I returned home and read “Cathedral,” “A Small, Good Thing,” and “Where I’m Calling From,” and now I am writing this letter to you. Isn’t it amazing? As of last night, the names Tess Gallagher and Raymond Carver would have meant nothing to me, and today I have passionately encountered you both.
I hope it touched you that you have touched me. I feel I somehow know you, and we do share similar roots in the Northwest. I grew up in Yakima, and ironically, I passed through Port Angeles a couple of months ago, as my only sister now lives in Sequim. A fantasy I had this morning was that the next time I visit my sister, you could meet Claudia and me somewhere over a cup of coffee or even a “thermos of broth.”
Thank you for writing.
Sincerely,
Jim Willis
Dear Jim Willis,
What a moving account you shared with me of your having encountered my short story about my father’s death so early in your Memorial Day. I’m glad you got the tears I put into it and that they even replayed when you read the story again. As Flannery O’Connor says: “No tears in the writer, no tears in the reader.”
I wrote that story some months after the death of my father from lung cancer in 1982. Of course I didn’t know at the time that six years later I would lose Ray to the same disease. The story tries to enact the kinds of rituals there really wasn’t time for when the vicissitudes of illness bear upon the loved ones at the time of death. I felt so grateful to the story, and still do, for carrying that important cargo of love and loss. And re-finding. I really feel that my father received that gift and continues to receive it when people like you read the story and weep. It is as if my father goes out and meets the fathers of others. Joins some great company of lost fathers.

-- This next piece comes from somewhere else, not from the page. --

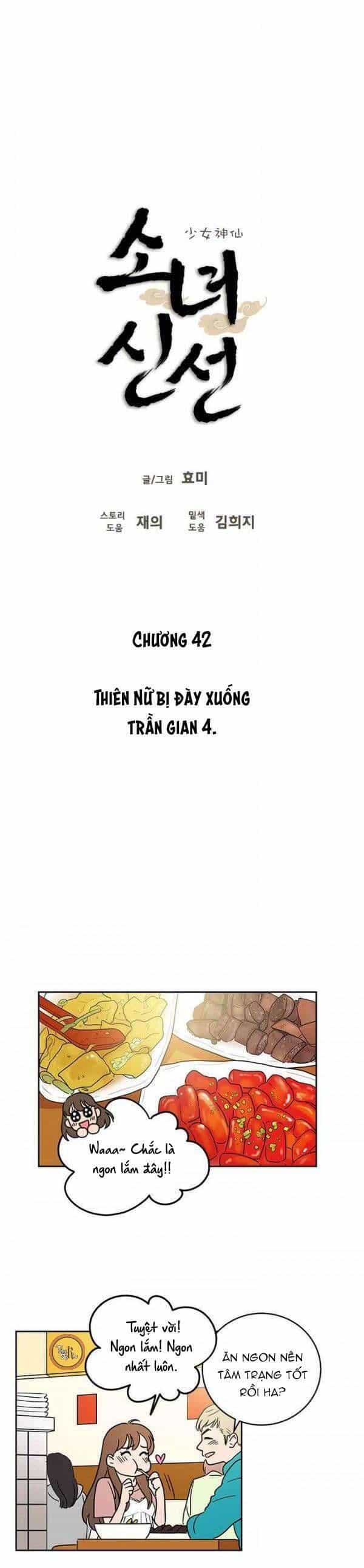 Cô Nàng Pháp Sư - Chương 42 - ảnh 8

I’m glad further that you shared my story with that one closest to you, your wife. And that is sparked you both to read Raymond Carver and more of my own work. I’ll slip in a card with the names of some books of mine you might not have seen on the back. They are both books of poems and available in paperback. Moon Crossing Bridge was written for Ray. Portable Kisses is a book of lighter poems, although there are some heavy punches in there as well. Especially one called “Sugarcane.”

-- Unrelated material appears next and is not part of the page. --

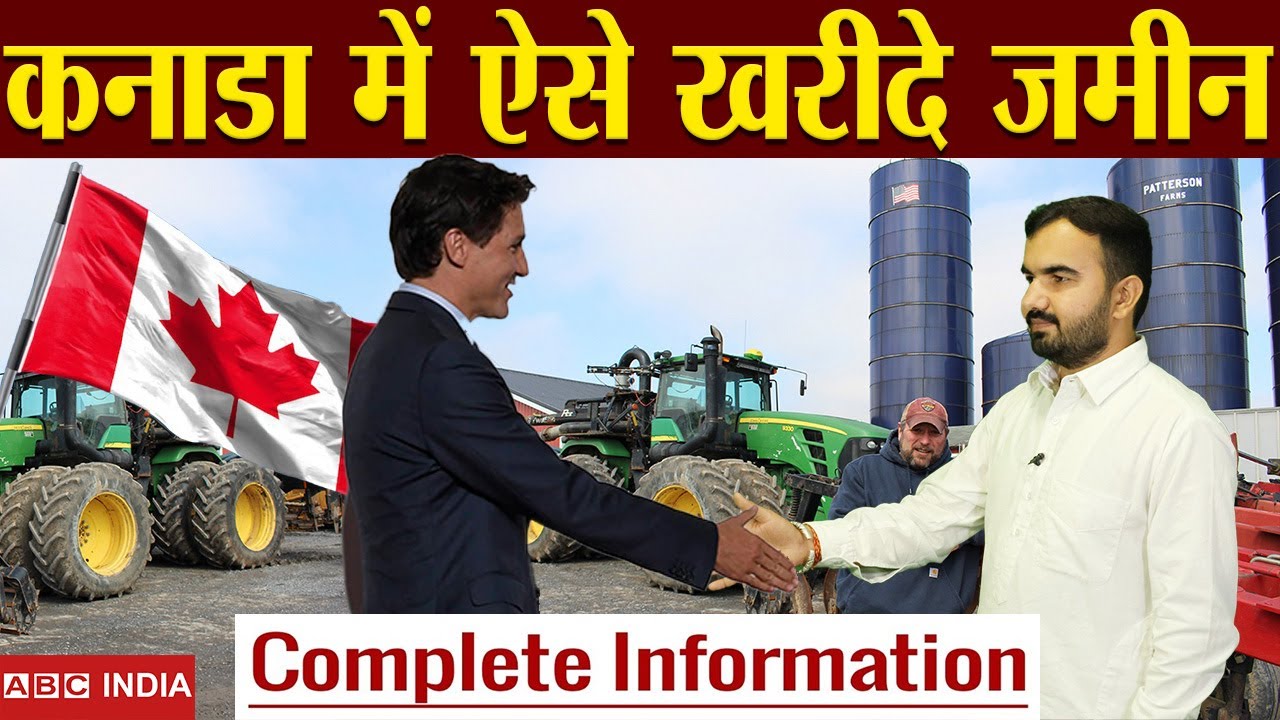 कनाडा मे जमीन खरीदें How to buy Agriculture land in Canada Buy agriculture land Canada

I’m glad you got to read “Cathedral,” “A Small Good Thing” and “Where I’m Calling From”—all wonderful stories of Ray’s. “A Small Good Thing” is going to be in Robert Altman’s new film, Short Cuts, along with eight other stories of Ray’s. The film will premier October 1st at the New York Film Festival and I am going to be there. It’s been a very exhilarating time, working with Altman on the project.
It’s lovely to know that your sister lives nearby and that you even visited here recently. Of course it would be great to meet up for a coffee. These things do have to be somewhat arranged, since my life is busier than one would guess for living in such a seemingly tranquil place. I try to spend as much time at my writing as possible, though it’s fragile even so to get a day in which I can really concentrate. The best thing is to let me know when you sense a period when you’ll be here and we can actually set up an afternoon time to meet. I travel a fair amount and also have frequent guests, so that’s why we’ll have to plan. So drop a line when you see a visit coming. Please include a phone number and I’ll do my best to make contact. Since I’m working at my writing, there isn’t a convenient phone-way to reach me. Sorry this is so cumbersome!
Anyway, thanks again so much for letting me hear how my writing affected you. It’s great encouragement for me to go back to my fiction writing. I’ve been away far too long. But poems are my first love and they seem more manageable in the kind of life I have right now. I’m hoping it won’t always be this way.